Print out the material that follows word for word.

___ Dataset excerpts

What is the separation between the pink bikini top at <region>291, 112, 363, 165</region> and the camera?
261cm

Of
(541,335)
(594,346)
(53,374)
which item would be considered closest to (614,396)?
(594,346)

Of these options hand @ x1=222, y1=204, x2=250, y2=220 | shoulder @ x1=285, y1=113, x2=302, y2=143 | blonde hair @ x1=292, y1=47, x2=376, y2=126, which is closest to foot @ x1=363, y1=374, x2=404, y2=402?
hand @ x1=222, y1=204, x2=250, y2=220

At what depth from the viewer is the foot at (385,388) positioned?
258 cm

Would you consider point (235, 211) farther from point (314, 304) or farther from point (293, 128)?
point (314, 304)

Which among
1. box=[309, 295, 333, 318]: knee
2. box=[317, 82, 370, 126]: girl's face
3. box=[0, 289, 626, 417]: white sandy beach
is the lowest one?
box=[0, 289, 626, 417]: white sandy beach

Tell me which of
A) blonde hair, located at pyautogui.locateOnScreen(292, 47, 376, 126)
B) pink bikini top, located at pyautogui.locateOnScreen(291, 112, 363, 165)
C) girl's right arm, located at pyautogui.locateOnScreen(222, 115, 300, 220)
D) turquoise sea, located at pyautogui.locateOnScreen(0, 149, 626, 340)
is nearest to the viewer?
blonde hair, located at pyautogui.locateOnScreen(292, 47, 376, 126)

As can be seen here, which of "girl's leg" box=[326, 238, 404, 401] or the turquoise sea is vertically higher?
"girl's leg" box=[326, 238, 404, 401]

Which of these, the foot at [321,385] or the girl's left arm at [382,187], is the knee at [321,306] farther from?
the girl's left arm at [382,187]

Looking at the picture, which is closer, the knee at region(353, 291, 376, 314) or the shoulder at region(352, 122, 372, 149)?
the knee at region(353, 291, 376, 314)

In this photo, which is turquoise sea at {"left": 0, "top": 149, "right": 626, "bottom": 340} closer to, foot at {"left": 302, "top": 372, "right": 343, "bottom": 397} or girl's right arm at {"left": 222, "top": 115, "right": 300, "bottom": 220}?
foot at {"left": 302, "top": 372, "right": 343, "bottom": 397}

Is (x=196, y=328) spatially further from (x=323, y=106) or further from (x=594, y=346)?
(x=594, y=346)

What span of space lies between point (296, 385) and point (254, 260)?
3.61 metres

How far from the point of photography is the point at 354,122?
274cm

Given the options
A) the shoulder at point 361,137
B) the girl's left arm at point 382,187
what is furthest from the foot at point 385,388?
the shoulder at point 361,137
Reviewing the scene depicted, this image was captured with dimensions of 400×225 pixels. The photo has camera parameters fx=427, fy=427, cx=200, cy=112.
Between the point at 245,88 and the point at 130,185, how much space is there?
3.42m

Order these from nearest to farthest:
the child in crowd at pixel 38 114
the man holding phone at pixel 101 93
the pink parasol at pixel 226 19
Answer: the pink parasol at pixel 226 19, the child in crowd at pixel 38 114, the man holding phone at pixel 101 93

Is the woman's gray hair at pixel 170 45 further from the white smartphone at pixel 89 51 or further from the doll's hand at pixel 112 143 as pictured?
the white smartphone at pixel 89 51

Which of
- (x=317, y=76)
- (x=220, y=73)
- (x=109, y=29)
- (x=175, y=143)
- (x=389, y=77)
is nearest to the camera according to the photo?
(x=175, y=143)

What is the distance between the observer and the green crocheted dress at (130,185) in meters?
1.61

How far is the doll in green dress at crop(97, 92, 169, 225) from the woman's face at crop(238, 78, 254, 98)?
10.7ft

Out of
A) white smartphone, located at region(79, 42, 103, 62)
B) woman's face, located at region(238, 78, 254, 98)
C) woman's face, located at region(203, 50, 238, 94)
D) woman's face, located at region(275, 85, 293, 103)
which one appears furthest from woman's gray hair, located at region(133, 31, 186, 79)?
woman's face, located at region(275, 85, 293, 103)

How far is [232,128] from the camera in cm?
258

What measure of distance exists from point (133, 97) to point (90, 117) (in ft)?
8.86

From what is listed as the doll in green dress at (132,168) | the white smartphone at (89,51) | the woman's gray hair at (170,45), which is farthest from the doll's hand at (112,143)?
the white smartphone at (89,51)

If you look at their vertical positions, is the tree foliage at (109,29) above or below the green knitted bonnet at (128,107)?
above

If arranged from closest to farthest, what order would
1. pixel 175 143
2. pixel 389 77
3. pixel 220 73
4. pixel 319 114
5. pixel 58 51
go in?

______

◆ **Written response**:
What is the separation between the pink bikini top at <region>291, 112, 363, 165</region> and the camera?
261cm

Of
(541,335)
(594,346)
(53,374)
which item would be considered closest to (614,396)?
(594,346)

Of these options hand @ x1=222, y1=204, x2=250, y2=220 | shoulder @ x1=285, y1=113, x2=302, y2=143 | blonde hair @ x1=292, y1=47, x2=376, y2=126, which is closest to foot @ x1=363, y1=374, x2=404, y2=402?
hand @ x1=222, y1=204, x2=250, y2=220

At what depth from the viewer is the foot at (385,388) positioned?
258 cm

Would you consider point (235, 211) farther from point (314, 304) or farther from point (293, 128)?
point (314, 304)

Which among
1. box=[309, 295, 333, 318]: knee
2. box=[317, 82, 370, 126]: girl's face
3. box=[0, 289, 626, 417]: white sandy beach
is the lowest one?
box=[0, 289, 626, 417]: white sandy beach

Tell me which of
A) blonde hair, located at pyautogui.locateOnScreen(292, 47, 376, 126)
B) pink bikini top, located at pyautogui.locateOnScreen(291, 112, 363, 165)
C) girl's right arm, located at pyautogui.locateOnScreen(222, 115, 300, 220)
D) turquoise sea, located at pyautogui.locateOnScreen(0, 149, 626, 340)
is nearest to the viewer?
blonde hair, located at pyautogui.locateOnScreen(292, 47, 376, 126)

As can be seen here, which of "girl's leg" box=[326, 238, 404, 401] or the turquoise sea is vertically higher?
"girl's leg" box=[326, 238, 404, 401]

Which of these, the foot at [321,385] or the girl's left arm at [382,187], is the knee at [321,306] farther from?
the girl's left arm at [382,187]

Looking at the picture, which is closer, the knee at region(353, 291, 376, 314) or the shoulder at region(352, 122, 372, 149)?
the knee at region(353, 291, 376, 314)

In this photo, which is turquoise sea at {"left": 0, "top": 149, "right": 626, "bottom": 340} closer to, foot at {"left": 302, "top": 372, "right": 343, "bottom": 397} or girl's right arm at {"left": 222, "top": 115, "right": 300, "bottom": 220}?
foot at {"left": 302, "top": 372, "right": 343, "bottom": 397}

Is (x=196, y=328) spatially further from (x=323, y=106) or further from (x=594, y=346)?
(x=594, y=346)

What span of space lies between point (296, 385) and point (254, 260)?
3.61 metres

How far from the point of photography is the point at 354,122?
274cm

Given the options
A) the shoulder at point 361,137
B) the girl's left arm at point 382,187
what is furthest from the foot at point 385,388?
the shoulder at point 361,137
Reviewing the scene depicted, this image was captured with dimensions of 400×225 pixels. The photo has camera parameters fx=427, fy=427, cx=200, cy=112.
Between the point at 245,88 and the point at 130,185, how much space is there?
3.42m

Order these from nearest to farthest:
the child in crowd at pixel 38 114
the man holding phone at pixel 101 93
the pink parasol at pixel 226 19
Answer: the pink parasol at pixel 226 19, the child in crowd at pixel 38 114, the man holding phone at pixel 101 93

Is the woman's gray hair at pixel 170 45 further from the white smartphone at pixel 89 51 or further from the doll's hand at pixel 112 143 as pictured?
the white smartphone at pixel 89 51

Which of
- (x=317, y=76)
- (x=220, y=73)
- (x=109, y=29)
- (x=175, y=143)
- (x=389, y=77)
is nearest to the camera according to the photo?
(x=175, y=143)

What is the distance between the observer and the green crocheted dress at (130,185) in meters?
1.61

How far is the doll in green dress at crop(97, 92, 169, 225) from the woman's face at crop(238, 78, 254, 98)?
10.7ft

Out of
A) white smartphone, located at region(79, 42, 103, 62)
B) woman's face, located at region(238, 78, 254, 98)
C) woman's face, located at region(203, 50, 238, 94)
D) woman's face, located at region(275, 85, 293, 103)
which one appears furthest from woman's gray hair, located at region(133, 31, 186, 79)?
woman's face, located at region(275, 85, 293, 103)

How far is [232,128] from the camera in cm?
258

What measure of distance exists from point (133, 97) to point (90, 117) (in ft)?
8.86

From what is listed as the doll in green dress at (132,168) | the white smartphone at (89,51) | the woman's gray hair at (170,45), which is farthest from the doll's hand at (112,143)?
the white smartphone at (89,51)

If you look at their vertical positions, is the tree foliage at (109,29) above or below the green knitted bonnet at (128,107)?
above

If arranged from closest to farthest, what order would
1. pixel 175 143
2. pixel 389 77
3. pixel 220 73
4. pixel 319 114
5. pixel 58 51
go in?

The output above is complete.